The Justice Department accused VER of mail fraud, tax evasion and filing false tax returns in April 2024, claiming it had scam $48 million of the $48 million for hiding the amount of Bitcoin (BTC) it owned when it waived its US citizenship in 2014 and not reporting its acquisition through sales.
Maple and Trump met in their first marriage to Ivanat Trump in the mid-1980s, and were his second wife from 1993 to 1999. She has been involved in charity for a long time and has advocated for multiple charities and causes.
She is still close to and appears to be supporting Trump, who has her daughter, Tiffany Trump together. Maples attended Trump’s inauguration and told London Evening Standard in July that she was “open to the way I can serve,” the then presidential bidder.

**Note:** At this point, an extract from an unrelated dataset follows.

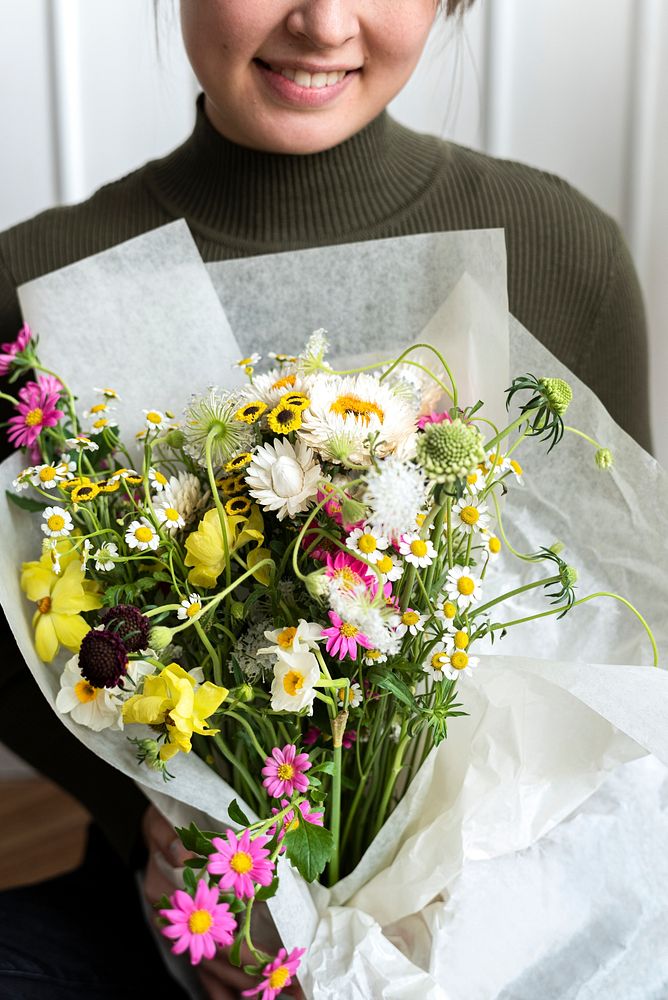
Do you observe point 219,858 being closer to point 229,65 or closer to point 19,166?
point 229,65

Maples joins many well-known figures who call to stop the Ver’s prosecution, including Ethereum co-founder Vitalik Buterin and online black market Silk Road creator Ross Ulbricht.
Ver sued Trump for pardon, claiming he was unfairly persecuted and a victim of “Lawfare.”

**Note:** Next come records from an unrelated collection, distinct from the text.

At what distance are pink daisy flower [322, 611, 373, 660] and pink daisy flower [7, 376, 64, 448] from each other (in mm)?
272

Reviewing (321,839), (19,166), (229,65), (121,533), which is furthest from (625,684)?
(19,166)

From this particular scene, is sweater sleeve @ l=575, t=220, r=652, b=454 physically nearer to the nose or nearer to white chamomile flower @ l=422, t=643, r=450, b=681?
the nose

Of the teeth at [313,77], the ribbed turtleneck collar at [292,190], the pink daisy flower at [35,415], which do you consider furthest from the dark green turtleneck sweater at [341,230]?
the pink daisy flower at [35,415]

Neither Trump nor the White House publicly acknowledged Ver’s plea, but Trump’s cost-cutting Chalmusch said in a January X post that he “gived his US citizenship.” There is no ver pardon. Membership has privileges. ”
Related: Roger Ver’s Trump’s Plea for Amnesty: “Law” Victims or Tax Evasion?
Ver was arrested in Spain at the time of US indictment waiting for extradition to the US, but was later granted bail on conditions that remained in the country.
He dismissed the government’s case in December, claiming the charges were unconstitutional and that Rhaunted Citizens’ IRS “exit tax” was “inexplicably ambiguous” when applied to cryptography.
Cointelegraph contacted Maples for comment.